We look at the current pricing of B mall assets as attractive given the risk profile of these assets. Debt can be obtained at reasonable levels. At Pacific Retail we generally target no more than 65 percent loan-to-value with cap rate spreads of 300- to 400-basis wider than core transactions today. We think this is unique and offers some solid fundamentals and rationale for investing in this sector.
GlobeSt.com: How is retail and the mall experience changing? What does it mean that investors from different disciplines, like multifamily, are incorporating retail into their projects?
Plenge: Everything is changing in the way we shop. It is part of the never-ending evolution of retail, which has been going on for two hundred years.
The way we communicate about retail, the way we interact with our friends about shopping, and the way retailers communicate with us about their stores has drastically changed with social media. There is no more marketing other than through social media.
Today the mall may have community events every day, from a farmers market to a craft beer festival. Now, more than ever and particularly at B properties, malls are taking steps to more actively integrate into the community.
Many institutional owners have consistently focused on national brands. These certainly have a position in a mall, but they are no longer the only force to consider. Solid, well-capitalized local retailers also need to be incorporated into the tenant roster. They offer local flavor, whether it’s a specialty dining experience, cool new apparel store or boutique featuring locally made products. The cookie cutter aspect of many malls needs to change and local flavor is one avenue to transforming the property and customer experience.
Adding a mix of uses also brings new energy to the mall. Some options include providing more green open space for events and gatherings, enhancing landscaping and expanding places to relax. Another new concept is creating areas in a mall that serve as a collaborative work environment. Westfield has recently done this in San Francisco to great success, creating an executive office and technology space.
Outside of the confines of the mall, new development on the property can be a plus for the community and retailers. For instance, adding multifamily housing brings residences close to amenities and provides a built-in customer base for the mall. This increases the interest of a grocery store or service provider in locating at the center and improves the area’s appeal as a vibrant 24-hour destination.
We recently sold a vacant piece of land at one of our centers that we identified as a viable housing site and spent a couple of years working through the process to secure entitlements for multifamily. The sale resulted in a substantial gain that had not been contemplated in the original investment thesis.
GlobeSt.com: What will happen to the malls and shopping centers that cannot be repositioned into class-A assets? What about C and D class assets?
Plenge: Malls do not have to become “A” properties to survive. They do need to remain relevant and purposeful. A “B” mall can stay a B mall, while still improving sales productivity and customer experience, which will enhance value of the property. Acquiring a B property and moving it up the quality spectrum to a B+ asset can generate significant profits.

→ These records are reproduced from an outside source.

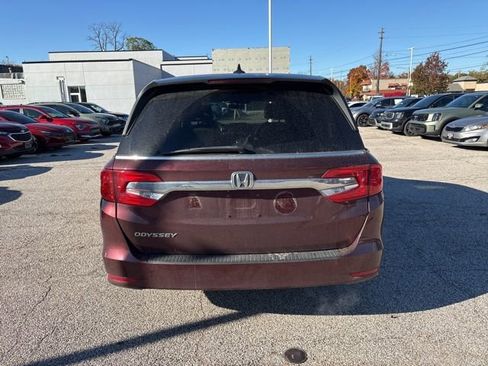 Used 2018 Honda Odyssey EX-L image 6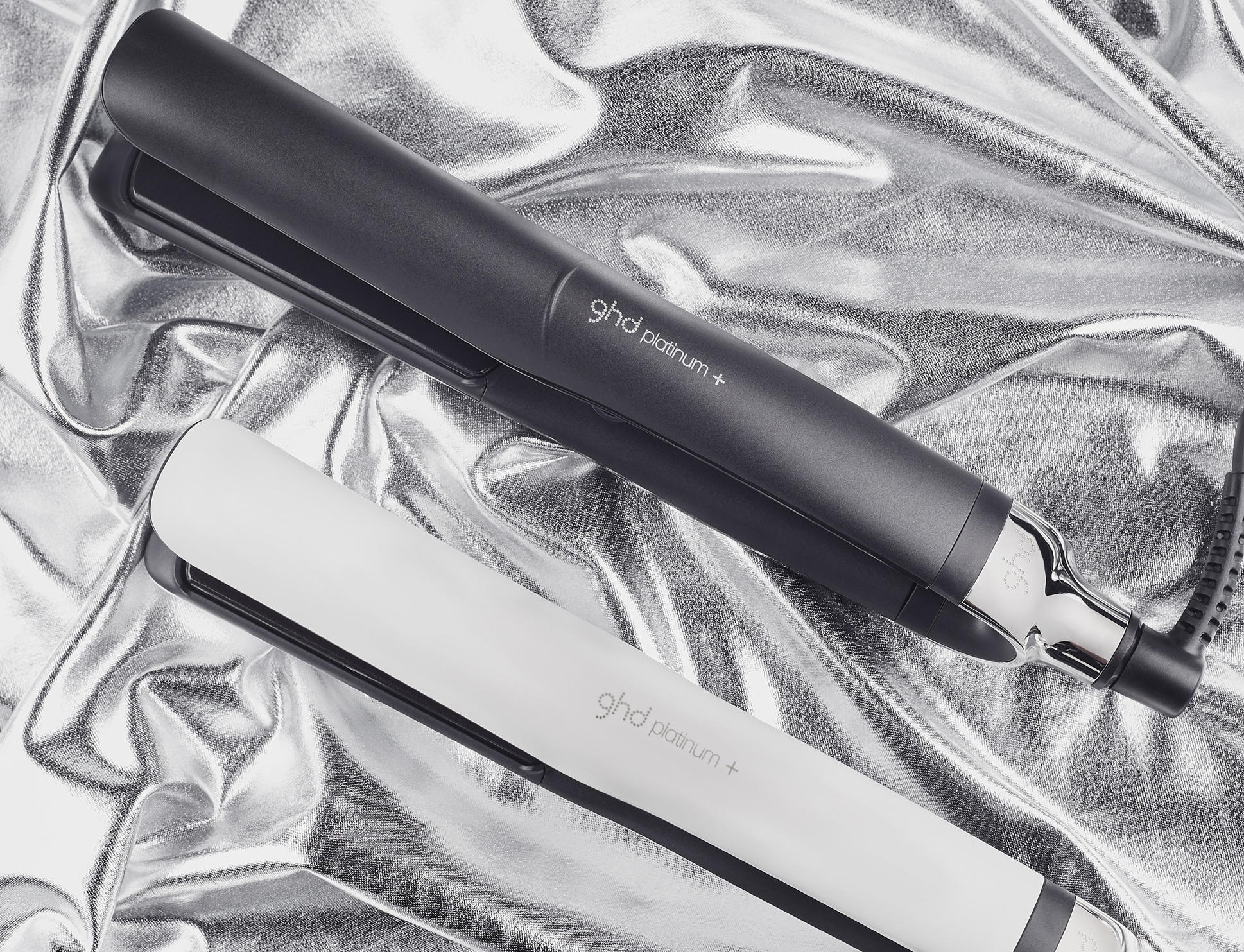 GHD PLATINUM+ = PERSONALISED HAIR STYLING Rodney Wayne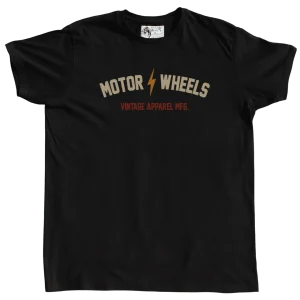 T-shirt "Let’s Ride" — Pour les riders qui n’attendent pas demain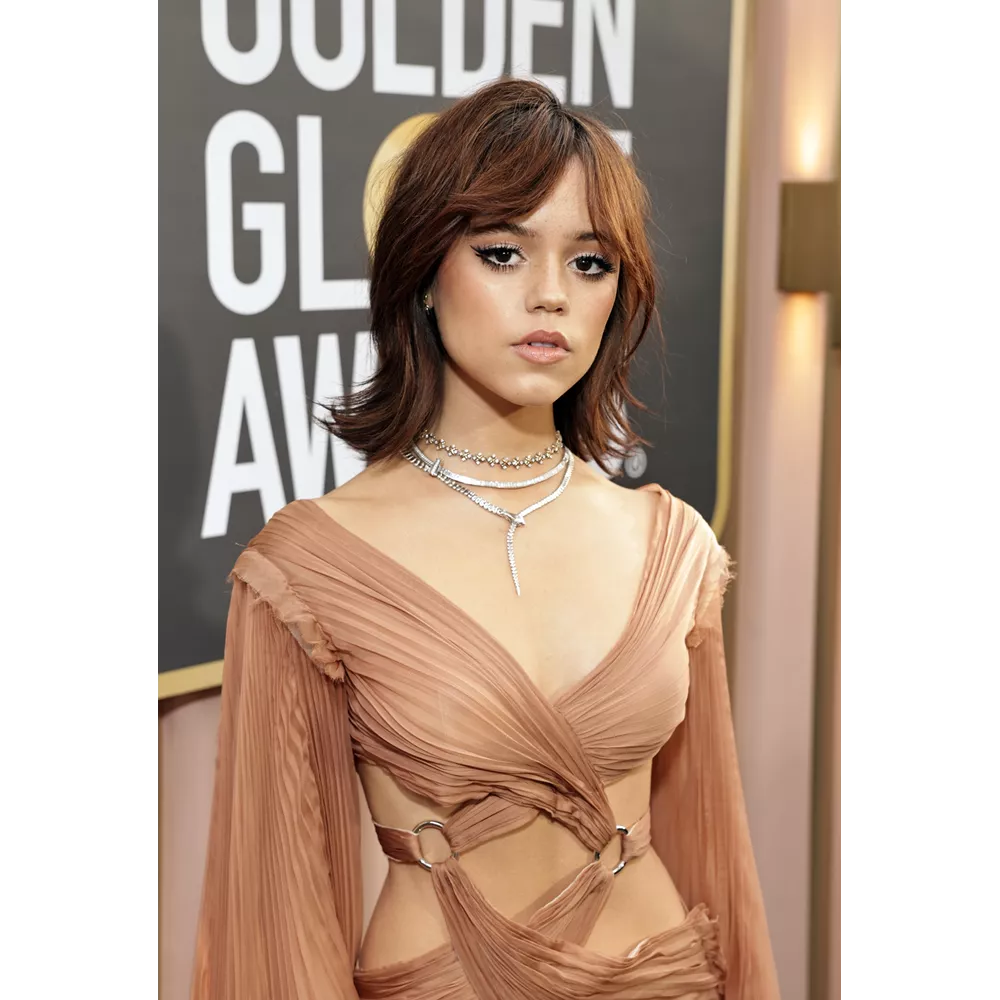 Jenna Ortega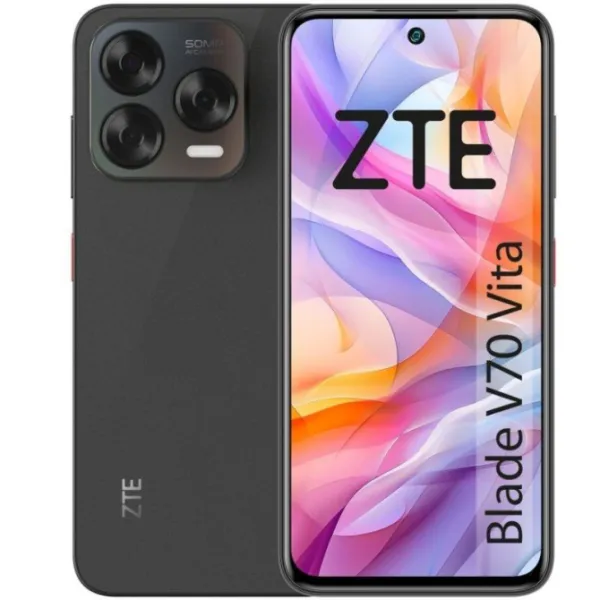 Zte blade v70 vita 6,7" hd+ 8gb(+10gb) 256gb gray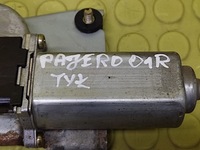 фото thumb №6, Mitsubishi pajero 3 двигатель дворники зад mr388052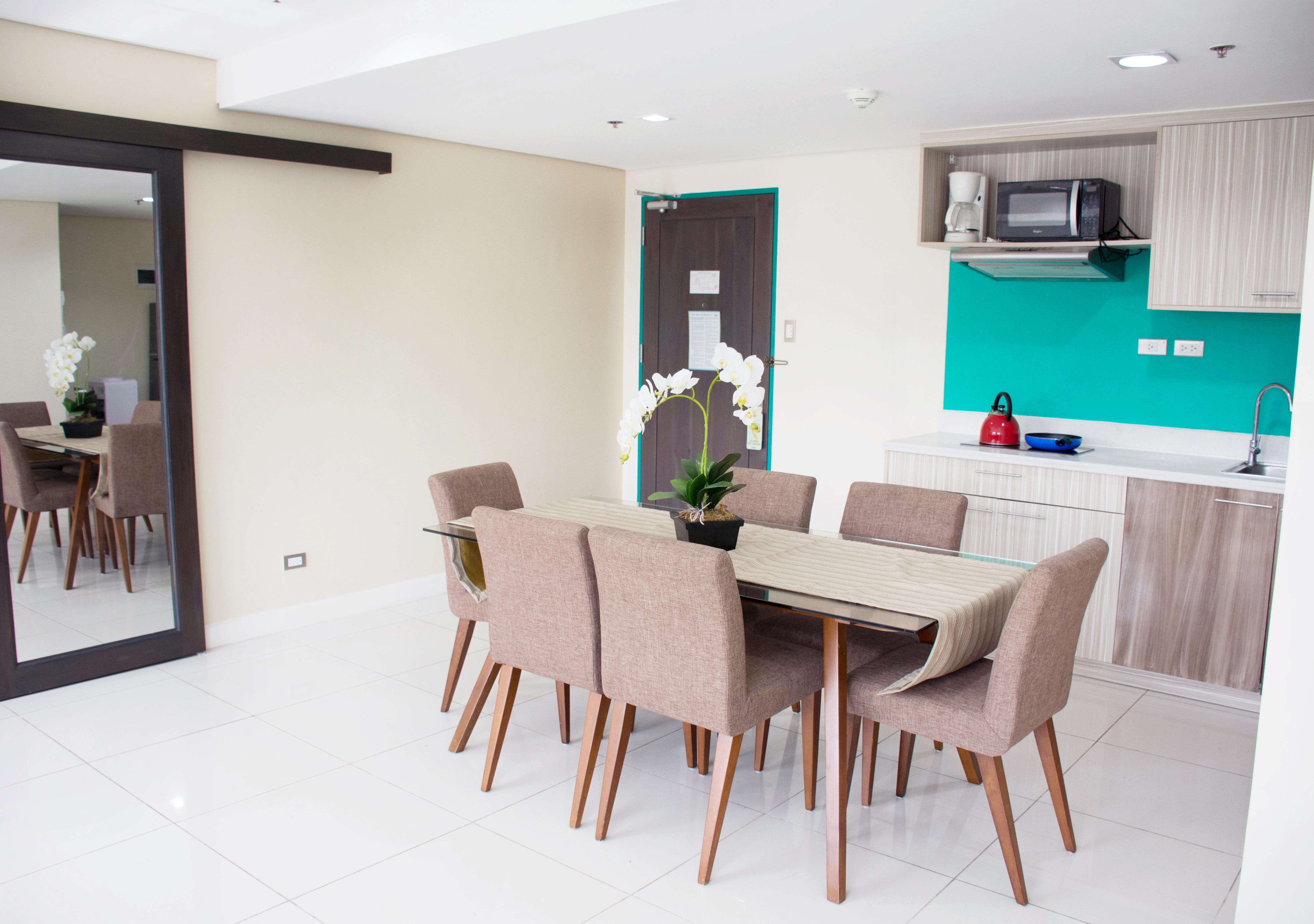 Alicia Apartelle Cebu Eksteriør bilde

C and D assets are a much more difficult calculus. These are assets that in most cases are passed the tipping point to remain a mall. They have significant obsolescence flaws, as well as substantial vacancy and declining sales. These are very tough properties to turn around. Investors have been intrigued by very high cap rates (mid-teens), but may fail to appreciate the difficulty in repositioning these assets. In most cases an investor will need to look at other uses and a valuation of the land for an acquisition to make sense as these transactions are much more development focused.